Christmas trees turn Lawrence landfill into wildlife habitat
LAWRENCE, Kan. (AP) — The city of Lawrence is using its Christmas trees to provide a habitat for wildlife where an old landfill used to sit.
The city’s Christmas tree recycling program began in the early 1990s, the Lawrence Journal-World reported . As many as 50,000 trees have been saved from the city’s new landfill and brought to the site, according to Craig Pruett, operations supervisor for the city’s solid waste division.
“They don’t weight a lot, but do take up space,” Pruett said. “It’s just one less thing that is going to the landfill.”
The old landfill was abandoned decades ago and is located in what’s now Riverfront Park near the Kansas River. Pruett said trees are deposited into rows to create a wildlife habitat.
“So there is this long tube of Christmas trees that are compressed and pushed up against each other,” he said. “And so that creates a bit of a barrier for a larger animal to try to get into. Birds can fly in there or rabbits may make their bedding in the areas underneath.”

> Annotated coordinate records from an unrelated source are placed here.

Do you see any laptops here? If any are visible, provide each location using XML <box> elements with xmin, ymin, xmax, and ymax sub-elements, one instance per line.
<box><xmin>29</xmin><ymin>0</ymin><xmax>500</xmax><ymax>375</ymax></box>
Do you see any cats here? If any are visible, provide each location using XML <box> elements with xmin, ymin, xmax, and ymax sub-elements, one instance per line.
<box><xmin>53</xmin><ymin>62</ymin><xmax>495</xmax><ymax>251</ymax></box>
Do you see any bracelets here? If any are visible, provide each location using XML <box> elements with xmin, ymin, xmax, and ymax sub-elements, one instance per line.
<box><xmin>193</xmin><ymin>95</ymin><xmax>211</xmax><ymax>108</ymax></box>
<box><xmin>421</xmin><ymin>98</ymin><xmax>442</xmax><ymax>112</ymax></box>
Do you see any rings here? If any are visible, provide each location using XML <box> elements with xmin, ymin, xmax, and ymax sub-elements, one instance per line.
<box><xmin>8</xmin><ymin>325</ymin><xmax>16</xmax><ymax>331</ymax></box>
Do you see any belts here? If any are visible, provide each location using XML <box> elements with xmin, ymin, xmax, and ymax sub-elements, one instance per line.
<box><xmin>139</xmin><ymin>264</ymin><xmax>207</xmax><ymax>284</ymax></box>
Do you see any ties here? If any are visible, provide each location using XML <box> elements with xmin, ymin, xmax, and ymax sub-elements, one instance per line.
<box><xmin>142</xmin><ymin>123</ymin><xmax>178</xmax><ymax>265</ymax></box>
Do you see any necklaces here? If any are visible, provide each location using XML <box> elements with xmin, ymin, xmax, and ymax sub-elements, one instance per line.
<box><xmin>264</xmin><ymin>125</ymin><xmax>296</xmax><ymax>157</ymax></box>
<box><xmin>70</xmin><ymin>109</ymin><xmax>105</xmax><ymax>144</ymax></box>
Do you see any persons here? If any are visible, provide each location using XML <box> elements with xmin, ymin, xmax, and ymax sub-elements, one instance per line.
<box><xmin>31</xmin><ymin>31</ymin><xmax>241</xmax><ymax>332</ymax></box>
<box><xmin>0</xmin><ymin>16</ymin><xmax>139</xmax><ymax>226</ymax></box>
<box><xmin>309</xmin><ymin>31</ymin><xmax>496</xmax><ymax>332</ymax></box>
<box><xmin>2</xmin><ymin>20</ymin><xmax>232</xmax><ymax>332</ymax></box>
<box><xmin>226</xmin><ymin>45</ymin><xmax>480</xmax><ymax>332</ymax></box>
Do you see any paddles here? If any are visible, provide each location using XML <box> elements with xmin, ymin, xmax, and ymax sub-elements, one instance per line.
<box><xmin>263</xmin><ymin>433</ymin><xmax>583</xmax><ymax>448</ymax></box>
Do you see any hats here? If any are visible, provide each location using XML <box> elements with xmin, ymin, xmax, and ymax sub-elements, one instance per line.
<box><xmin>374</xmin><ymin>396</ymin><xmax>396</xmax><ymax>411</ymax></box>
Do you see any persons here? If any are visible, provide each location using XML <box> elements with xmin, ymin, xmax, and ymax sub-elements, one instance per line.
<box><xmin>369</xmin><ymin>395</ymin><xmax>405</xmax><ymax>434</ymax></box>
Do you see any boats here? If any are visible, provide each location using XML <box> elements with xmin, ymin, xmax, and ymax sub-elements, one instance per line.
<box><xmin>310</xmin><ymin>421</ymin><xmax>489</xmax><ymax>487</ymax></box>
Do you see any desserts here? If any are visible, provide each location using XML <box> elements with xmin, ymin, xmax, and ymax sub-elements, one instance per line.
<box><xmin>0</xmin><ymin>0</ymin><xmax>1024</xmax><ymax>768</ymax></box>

The city has picked up about 2,000 Christmas trees annually in the past few years, according to the solid waste department. Pruett said the number of collected trees is trending downward because of increased demand in artificial trees.
The city’s solid waste department will do its annual collection of live-cut Christmas trees in the first week of January. Residents are reminded to remove artificial items like tinsel, lights and ornaments.